## Given exercise
Please repeat everything from "Thanks everyone. She" down to "in everyday situations." in the dog-test forum thread below, word for word.
____ Text extract
Wow that's a big test for a little dog! 
Barb you should pat yourself on the back, the credit is down to you for teaching her to be such a good dog - a great joint effort  :twothumbs::first:


----------



## Marzi (Sep 17, 2012)

That is an impressive test and contains elements from the silver and gold test as well as the bronze - although not all the elements that are in the silver/gold... 
It is really impressive that Maggie could do all of that in an unfamiliar situation. I think the hardest is the supervised isolation. Mine would find that tough. In the gold test it is unsupervised isolation and I think that might be easier.


----------



## 2ndhandgal (Aug 29, 2011)

Well done Maggie 

That is a tough test


----------



## fairlie (Sep 7, 2013)

:first::star::yo:

You must be so proud Barb and well you should be. That is a tough test and for Maggie to pass it on her first try is amazing. Congratulations.


----------



## Mazzapoo (Jul 28, 2013)

Well done Miss Maggie Mae! 

Marzi, Poppy meets the first two criteria.....but it's all downhill from there


----------



## Lindor (Feb 3, 2014)

Thanks everyone. She does amaze me sometimes. This time was no exception especially as the only practice we have done is just living in everyday situations.


----------



## Marzi (Sep 17, 2012)

I absolutely think it is amazing and a real testament to how much Miss Maggie wants to please you. She is a very good girl.
Both Kiki and Dot did their bronze KC test at a local horse show, in a field littered with sheep poop and people sitting around the edge with pcinics. They both passed and I was really pleased with them because it was much more of a test than just doing it in a familiar hall which they would have already associated with training.
________
____ Recorded information
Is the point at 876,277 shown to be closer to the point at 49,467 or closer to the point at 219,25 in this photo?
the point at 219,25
________
____ Recorded information
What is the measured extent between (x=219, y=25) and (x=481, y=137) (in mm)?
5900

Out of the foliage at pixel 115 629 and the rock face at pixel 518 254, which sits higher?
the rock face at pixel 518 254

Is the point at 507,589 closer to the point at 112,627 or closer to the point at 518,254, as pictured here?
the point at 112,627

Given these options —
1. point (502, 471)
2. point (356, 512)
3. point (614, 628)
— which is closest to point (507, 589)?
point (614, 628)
________
## Response for this exercise
Thanks everyone. She does amaze me sometimes. This time was no exception especially as the only practice we have done is just living in everyday situations.